The battle was ferocious with Krishna gaining the upper hand after slaying Mura, Narakasura’s general. Thus Krishna is called ‘Murāri'(the enemy of Mura). When Narakasura tried to kill Krishna, he was beheaded with the Sudarshana Chakra (discus). Before dying, the Asura requested a boon that his death anniversary should be celebrated by all people on earth. This day is celebrated as ‘Naraka Chaturdashi’ – the second day of Deepavali.

According to the Puranas, the kingdom of Pragjyotisha was located in present-day Assam. Narakasura is cited as the progenitor of many dynasties that ruled Assam in historical times. A hill to the south of Guwahati is named after him.

5. Banasura-He was a mighty asura ruling over a vast kingdom. An ardent devotee of Shiva, he used his thousand arms to play the Mridanga when Shiva was performing the tandava dance. Shiva gave Banasura a boon and Banasura requested Shiva to be his protector. Banasura then became invincible. As time passed, Banasura become cruel and arrogant. He locked up his daughter, Usha in a fortress because many young suitors came to him asking for her hand. One day, Usha saw a young man in her dream and fell in love with him.

Chitraleka was a friend of Usha and daughter of Kumbhanda, the Minister of Banasura. Chitralekha was a talented artist who helped Usha to identify the young man seen in her dream, by sketching various portraits. She had dreamt of Aniruddha, the grandson of Krishna. Chitralekha, through supernatural powers, abducted Aniruddha from the palace of Krishna and brought him to Usha.


Although surprised at first, Aniruddha gradually reciprocated Usha’s feelings. Upon discovering this, Banasura sent his guards to seize Aniruddha but the valiant youth slew his assailants with an iron club. Banasura then brought his magical powers to imprison Anirudddha.

After some months, when Krishna came to know where his grandson was, he launched an attack on Banasura with a big army. The battle ended with Banasura’s defeat at the hands of Krishna, who severed all of the 1000 arms of the demon sparing two. At that point, Shiva intervened and fought against Krishna because he had promised protection to Banasura.

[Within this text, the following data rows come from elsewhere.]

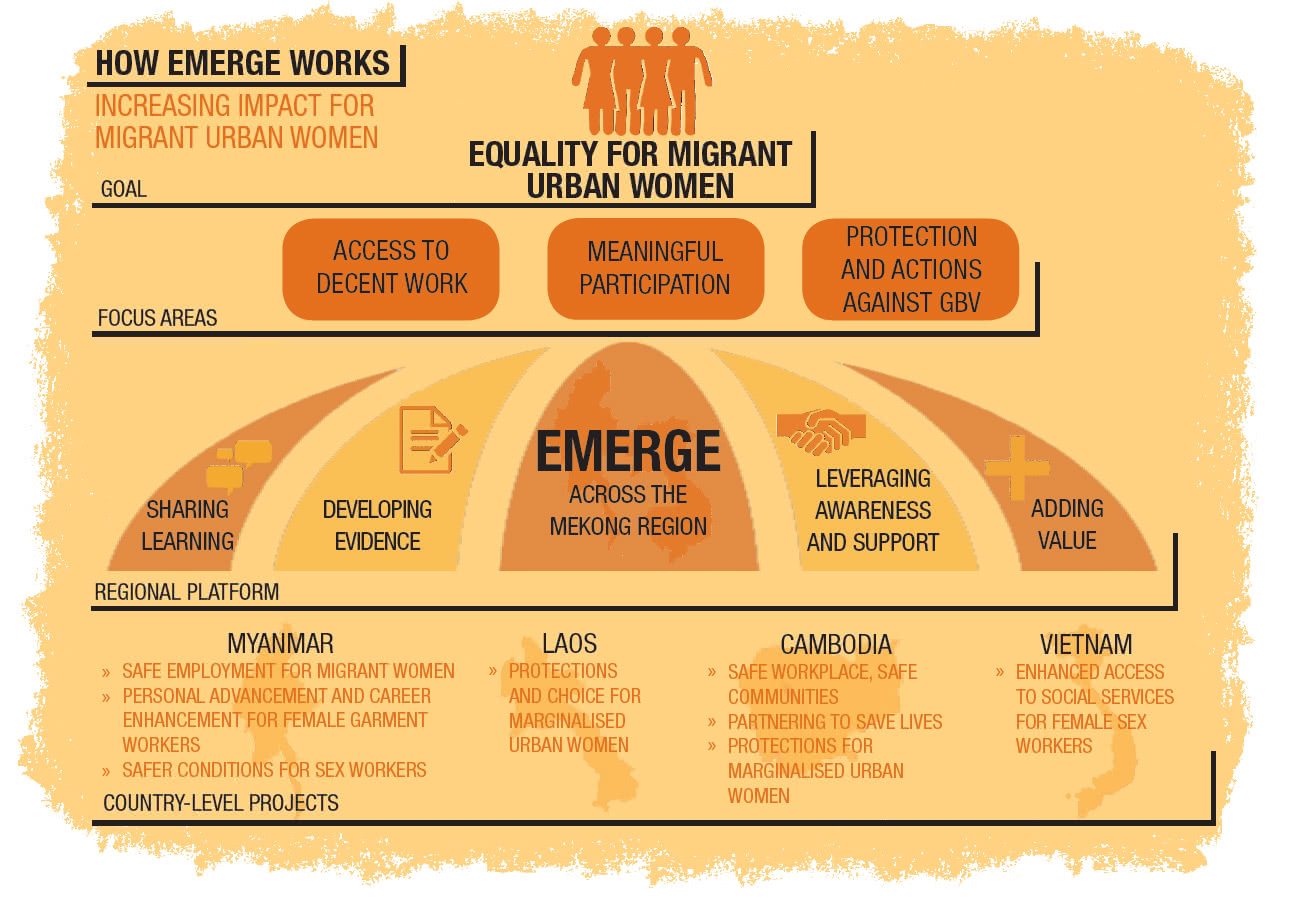 HOW EMERGE WORKS

INCREASING IMPACT FOR MIGRANT URBAN WOMEN

EQUALITY FOR MIGRANT URBAN WOMEN

GOAL

ACCESS TO DECENT WORK

MEANINGFUL PARTICIPATION

PROTECTION AND ACTIONS AGAINST GBV

FOCUS AREAS

SHARING LEARNING

DEVELOPING EVIDENCE

EMERGE
ACROSS THE MEKONG REGION

LEVERAGING AWARENESS AND SUPPORT

ADDING VALUE

REGIONAL PLATFORM

MYANMAR
» SAFE EMPLOYMENT FOR MIGRANT WOMEN
» PERSONAL ADVANCEMENT AND CAREER ENHANCEMENT FOR FEMALE GARMENT WORKERS
» SAFER CONDITIONS FOR SEX WORKERS

LAOS
» PROTECTIONS AND CHOICE FOR MARGINALISED URBAN WOMEN

CAMBODIA
» SAFE WORKPLACE, SAFE COMMUNITIES
» PARTNERING TO SAVE LIVES
» PROTECTIONS FOR MARGINALISED URBAN WOMEN

VIETNAM
» ENHANCED ACCESS TO SOCIAL SERVICES FOR FEMALE SEX WORKERS

COUNTRY-LEVEL PROJECTS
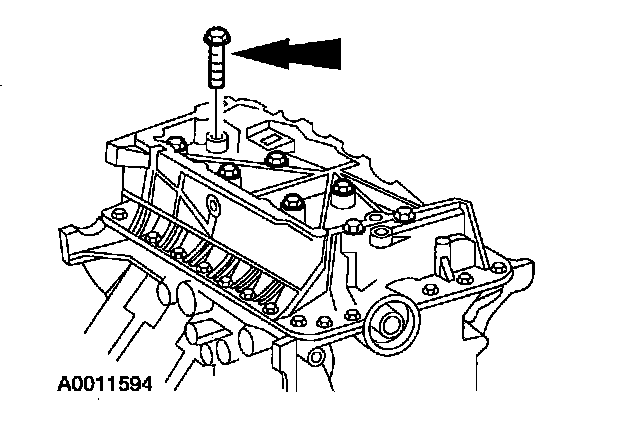 A0011594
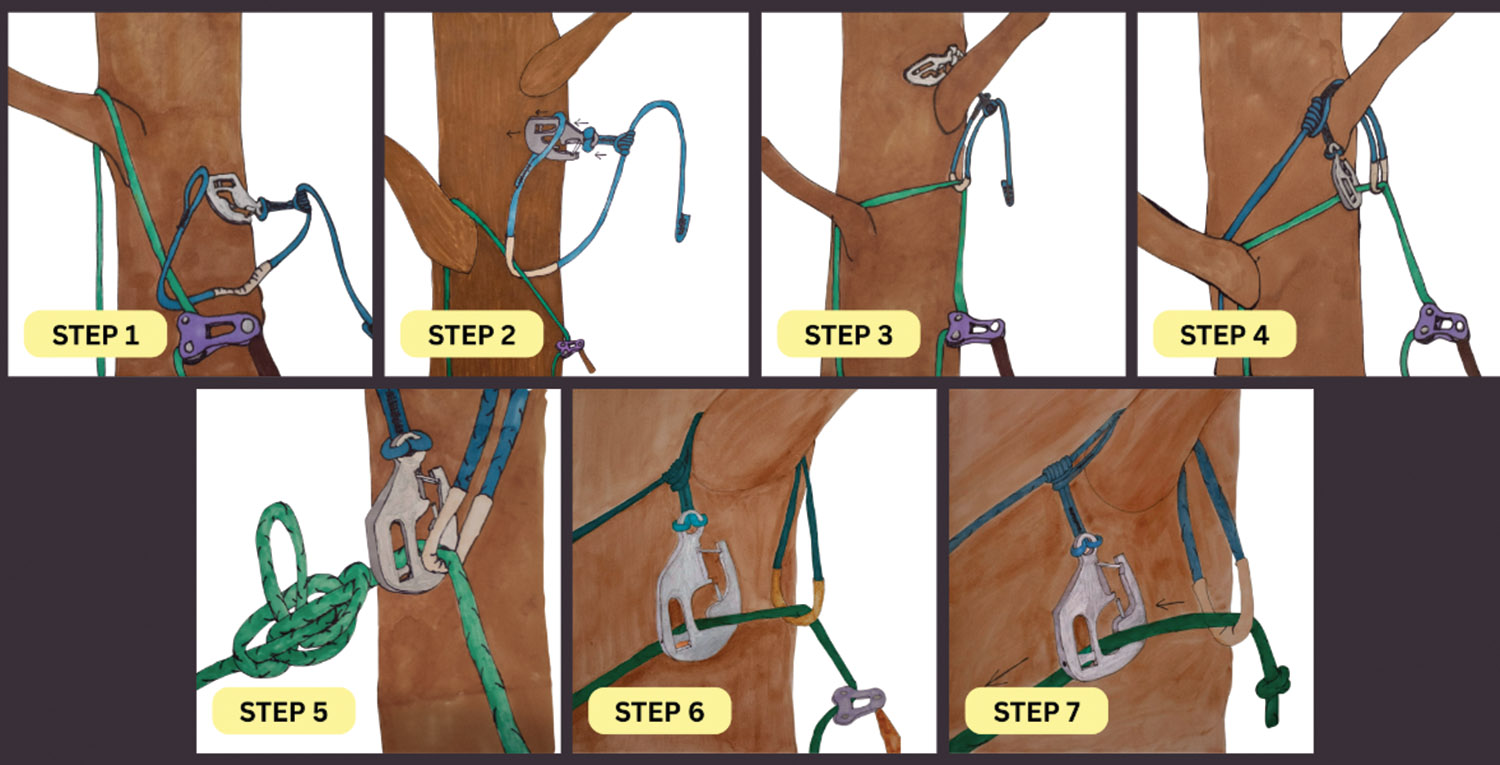 STEP 1

STEP 2

STEP 3

STEP 4

STEP 5

STEP 6

STEP 7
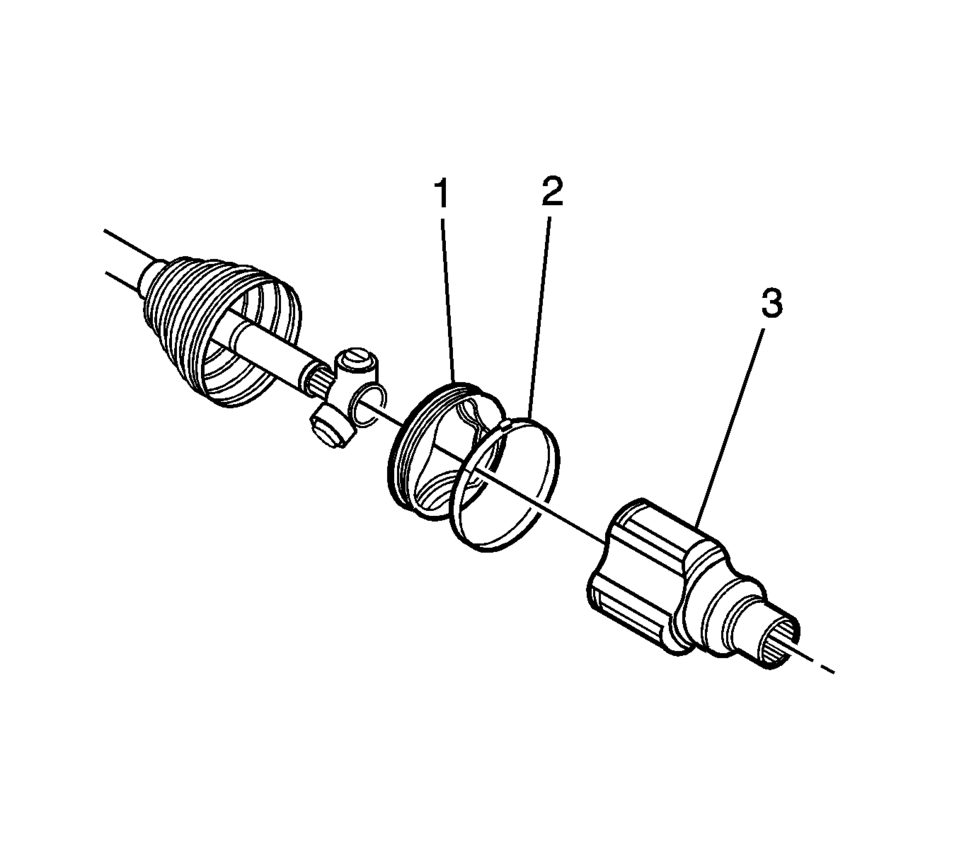 1
2
3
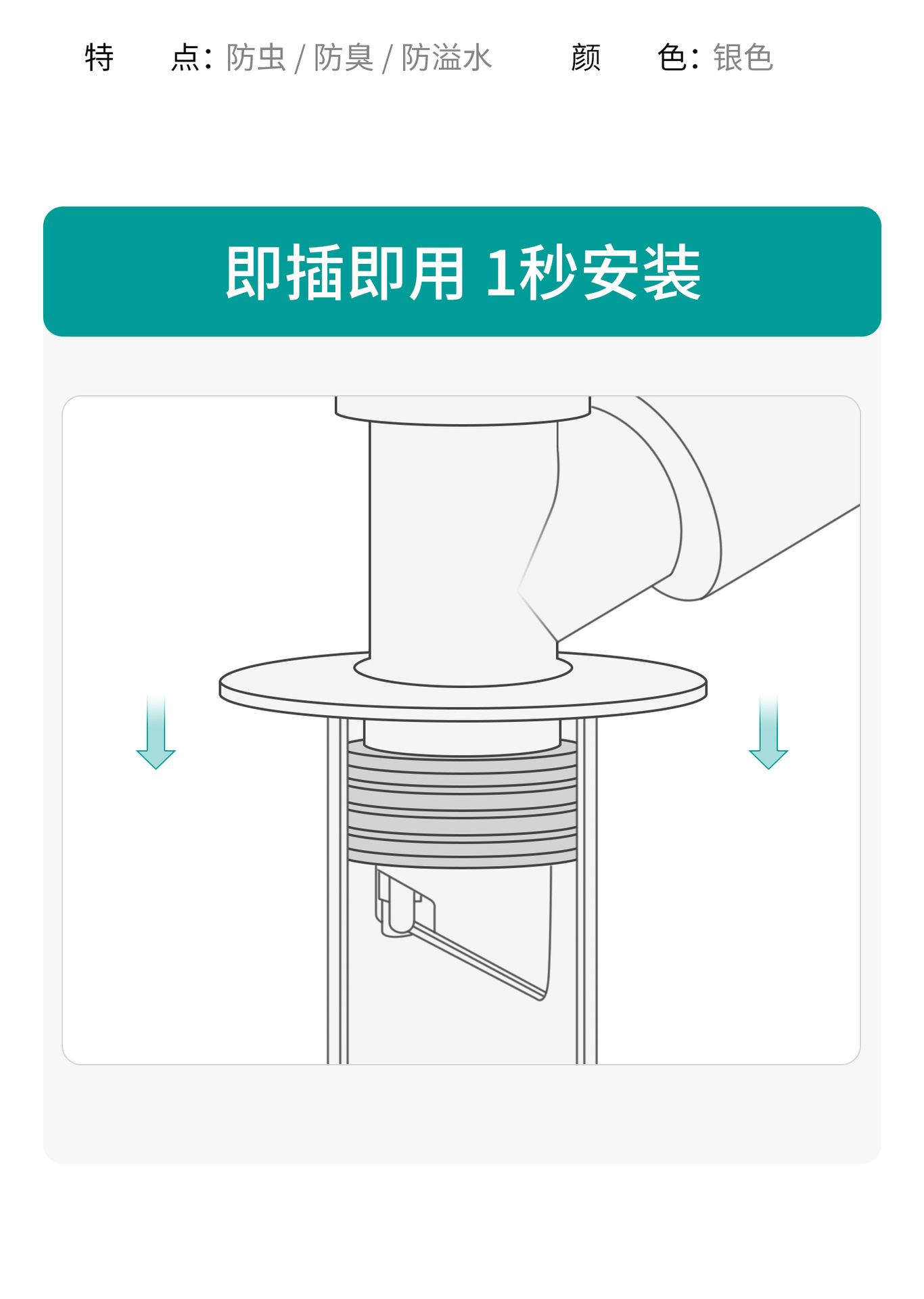 特　点：防虫 / 防臭 / 防溢水　　颜　色：银色

即插即用 1秒安装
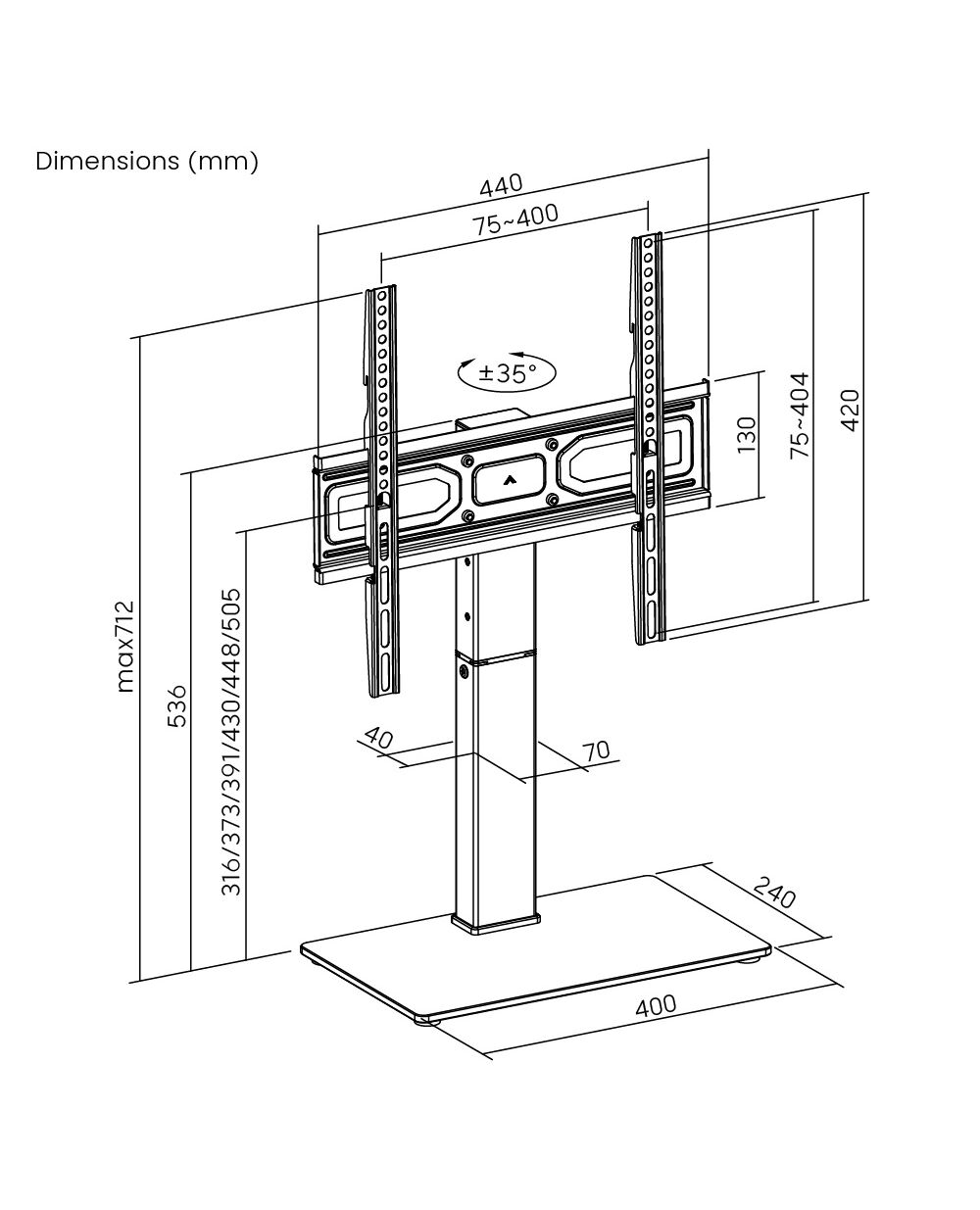 Dimensions (mm)

440

75~400

±35°

130

75~404

420

max712

536

316/373/391/430/448/505

40

70

240

400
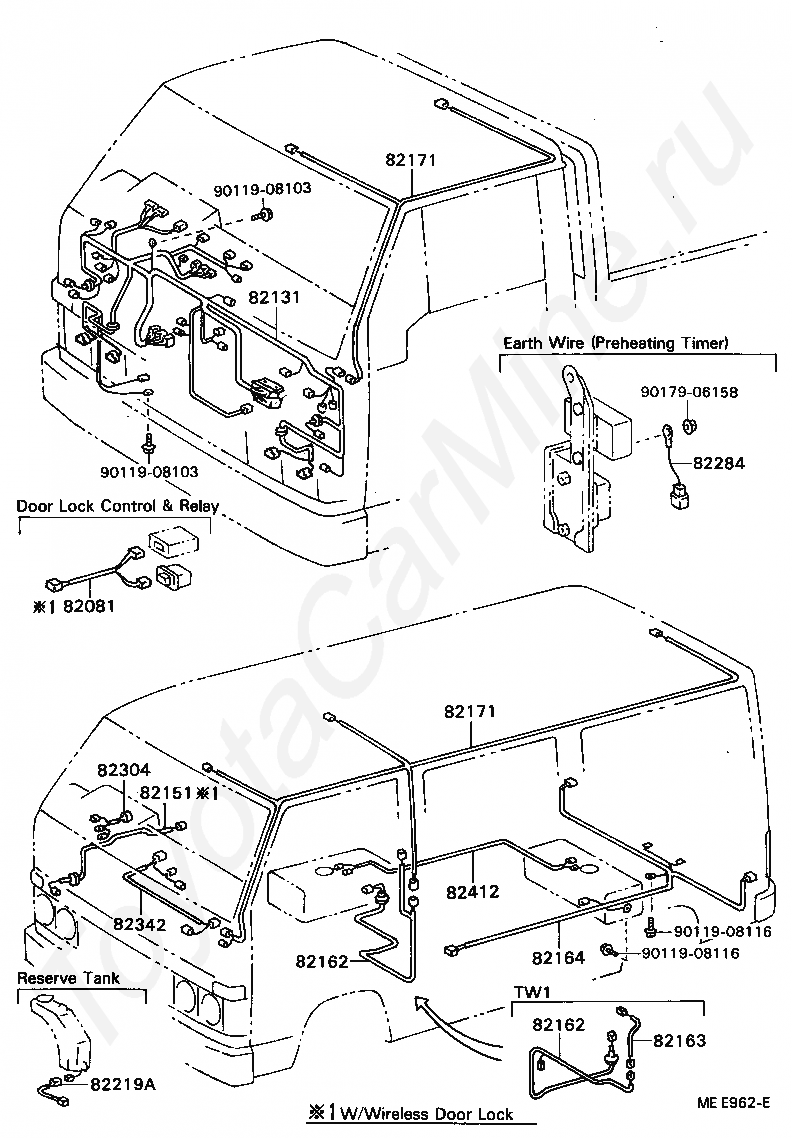 82171
90119-08103
82131
Earth Wire (Preheating Timer)
90179-06158
82284
90119-08103
Door Lock Control & Relay
※1 82081
82171
82304
82151※1
82412
82342
82162
82164
90119-08116
90119-08116
Reserve Tank
TW1
82162
82163
82219A
※1 W/Wireless Door Lock
ME E962-E
ToyotaCarMine.ru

Both Shiva and Krishna fought an intense battle against each other. In the end, both the Gods stopped their battle as Krishna decided that Banasura, now having only two arms and limited powers would be allowed to live. Grateful, Banasura had Aniruddha and his bride, Usha, brought to Krishna in a regal chariot. All of them returned to Dwaraka, where Krishna’s victory in the combat with Banasura was celebrated with festivity. Banasura is said to have his capital at Sonitpur which is in present-day Tezpur, Assam.